Your task is to extract every line from the material below exactly.

=-=-=-=-=

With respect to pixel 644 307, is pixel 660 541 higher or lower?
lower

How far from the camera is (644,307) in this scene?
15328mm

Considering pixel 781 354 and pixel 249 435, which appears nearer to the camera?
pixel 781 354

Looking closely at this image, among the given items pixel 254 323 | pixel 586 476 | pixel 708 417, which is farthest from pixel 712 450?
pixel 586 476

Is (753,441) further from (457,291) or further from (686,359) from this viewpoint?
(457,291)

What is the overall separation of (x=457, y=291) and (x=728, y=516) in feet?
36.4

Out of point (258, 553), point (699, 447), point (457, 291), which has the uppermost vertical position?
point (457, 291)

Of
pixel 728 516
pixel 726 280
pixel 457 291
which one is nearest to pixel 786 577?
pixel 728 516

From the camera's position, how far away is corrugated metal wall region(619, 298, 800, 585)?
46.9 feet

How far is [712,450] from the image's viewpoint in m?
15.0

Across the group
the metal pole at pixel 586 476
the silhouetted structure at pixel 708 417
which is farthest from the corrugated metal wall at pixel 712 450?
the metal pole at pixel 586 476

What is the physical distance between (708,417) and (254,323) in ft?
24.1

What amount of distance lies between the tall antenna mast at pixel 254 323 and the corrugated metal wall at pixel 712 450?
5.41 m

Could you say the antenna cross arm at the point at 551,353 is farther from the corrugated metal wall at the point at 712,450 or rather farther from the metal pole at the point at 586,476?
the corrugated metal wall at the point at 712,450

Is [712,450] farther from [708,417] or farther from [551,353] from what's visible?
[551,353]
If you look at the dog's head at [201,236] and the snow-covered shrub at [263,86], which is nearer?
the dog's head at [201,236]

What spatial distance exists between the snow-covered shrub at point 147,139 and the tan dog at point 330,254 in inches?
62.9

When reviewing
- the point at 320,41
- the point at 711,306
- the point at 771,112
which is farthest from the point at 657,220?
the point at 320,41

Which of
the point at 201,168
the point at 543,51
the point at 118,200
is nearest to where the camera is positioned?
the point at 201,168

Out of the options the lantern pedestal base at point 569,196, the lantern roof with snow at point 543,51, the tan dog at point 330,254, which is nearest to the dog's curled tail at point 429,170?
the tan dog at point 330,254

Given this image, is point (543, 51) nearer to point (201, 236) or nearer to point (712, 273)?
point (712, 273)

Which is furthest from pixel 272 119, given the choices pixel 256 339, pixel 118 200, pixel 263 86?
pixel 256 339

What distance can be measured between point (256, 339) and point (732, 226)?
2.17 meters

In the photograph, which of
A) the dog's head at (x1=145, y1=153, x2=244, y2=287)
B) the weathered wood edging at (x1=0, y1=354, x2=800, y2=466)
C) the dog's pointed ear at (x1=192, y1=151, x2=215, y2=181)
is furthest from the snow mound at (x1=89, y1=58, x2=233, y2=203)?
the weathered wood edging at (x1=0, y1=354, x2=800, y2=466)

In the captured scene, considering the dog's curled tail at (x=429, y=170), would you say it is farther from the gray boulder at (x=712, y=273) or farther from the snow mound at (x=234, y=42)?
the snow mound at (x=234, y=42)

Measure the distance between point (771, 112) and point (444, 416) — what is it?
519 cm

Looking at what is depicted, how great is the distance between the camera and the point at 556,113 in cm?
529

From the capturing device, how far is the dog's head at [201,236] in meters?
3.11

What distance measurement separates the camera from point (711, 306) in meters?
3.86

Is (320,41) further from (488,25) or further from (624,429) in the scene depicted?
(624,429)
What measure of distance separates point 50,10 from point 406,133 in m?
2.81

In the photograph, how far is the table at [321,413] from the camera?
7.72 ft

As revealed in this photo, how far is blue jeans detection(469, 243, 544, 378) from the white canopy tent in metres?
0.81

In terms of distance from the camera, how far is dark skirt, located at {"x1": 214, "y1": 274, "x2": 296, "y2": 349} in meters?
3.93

=-=-=-=-=

**ANSWER FOR THE TASK**
With respect to pixel 644 307, is pixel 660 541 higher or lower?
lower

How far from the camera is (644,307) in this scene?
15328mm

Considering pixel 781 354 and pixel 249 435, which appears nearer to the camera?
pixel 781 354

Looking closely at this image, among the given items pixel 254 323 | pixel 586 476 | pixel 708 417, which is farthest from pixel 712 450?
pixel 586 476

Is (753,441) further from (457,291) or further from (686,359) from this viewpoint?
(457,291)

What is the overall separation of (x=457, y=291) and (x=728, y=516) in feet?
36.4

Out of point (258, 553), point (699, 447), point (457, 291), which has the uppermost vertical position?
point (457, 291)

Of
pixel 728 516
pixel 726 280
pixel 457 291
which one is nearest to pixel 786 577?
pixel 728 516

From the camera's position, how far away is corrugated metal wall region(619, 298, 800, 585)?
46.9 feet

How far is [712,450] from the image's viewpoint in m?
15.0

Across the group
the metal pole at pixel 586 476
the silhouetted structure at pixel 708 417
which is farthest from the corrugated metal wall at pixel 712 450?
the metal pole at pixel 586 476

What is the physical distance between (708,417) and (254,323) in ft?
24.1

What amount of distance lies between the tall antenna mast at pixel 254 323 and the corrugated metal wall at pixel 712 450?
5.41 m

Could you say the antenna cross arm at the point at 551,353 is farther from the corrugated metal wall at the point at 712,450 or rather farther from the metal pole at the point at 586,476?
the corrugated metal wall at the point at 712,450

Is [712,450] farther from [708,417] or farther from [551,353] from what's visible?
[551,353]
If you look at the dog's head at [201,236] and the snow-covered shrub at [263,86], which is nearer?
the dog's head at [201,236]

What spatial distance exists between the snow-covered shrub at point 147,139 and the tan dog at point 330,254 in inches?
62.9

When reviewing
- the point at 320,41
- the point at 711,306
- the point at 771,112
which is farthest from the point at 657,220?
the point at 320,41

Which of
the point at 201,168
the point at 543,51
the point at 118,200
is nearest to where the camera is positioned?
the point at 201,168

Out of the options the lantern pedestal base at point 569,196, the lantern roof with snow at point 543,51, the tan dog at point 330,254, which is nearest to the dog's curled tail at point 429,170?
the tan dog at point 330,254

Given this image, is point (543, 51) nearer to point (201, 236) or nearer to point (712, 273)?
point (712, 273)

Which is furthest from pixel 272 119, given the choices pixel 256 339, pixel 118 200, pixel 263 86?
pixel 256 339

What distance can be measured between point (256, 339) and point (732, 226)?
2.17 meters

In the photograph, which of
A) the dog's head at (x1=145, y1=153, x2=244, y2=287)
B) the weathered wood edging at (x1=0, y1=354, x2=800, y2=466)
C) the dog's pointed ear at (x1=192, y1=151, x2=215, y2=181)
is furthest from the snow mound at (x1=89, y1=58, x2=233, y2=203)?
the weathered wood edging at (x1=0, y1=354, x2=800, y2=466)

In the captured scene, considering the dog's curled tail at (x=429, y=170), would you say it is farther from the gray boulder at (x=712, y=273) or farther from the snow mound at (x=234, y=42)?
the snow mound at (x=234, y=42)

Measure the distance between point (771, 112) and point (444, 416) — what is it?
519 cm

Looking at what is depicted, how great is the distance between the camera and the point at 556,113 in cm?
529

From the capturing device, how far is the dog's head at [201,236] in meters?
3.11

What distance measurement separates the camera from point (711, 306) in meters?
3.86

Is (320,41) further from (488,25) or further from (624,429) in the scene depicted?
(624,429)
What measure of distance separates point 50,10 from point 406,133 in m?
2.81

In the photograph, how far is the table at [321,413] from the camera?
7.72 ft

As revealed in this photo, how far is blue jeans detection(469, 243, 544, 378) from the white canopy tent in metres?
0.81

In terms of distance from the camera, how far is dark skirt, located at {"x1": 214, "y1": 274, "x2": 296, "y2": 349} in meters?
3.93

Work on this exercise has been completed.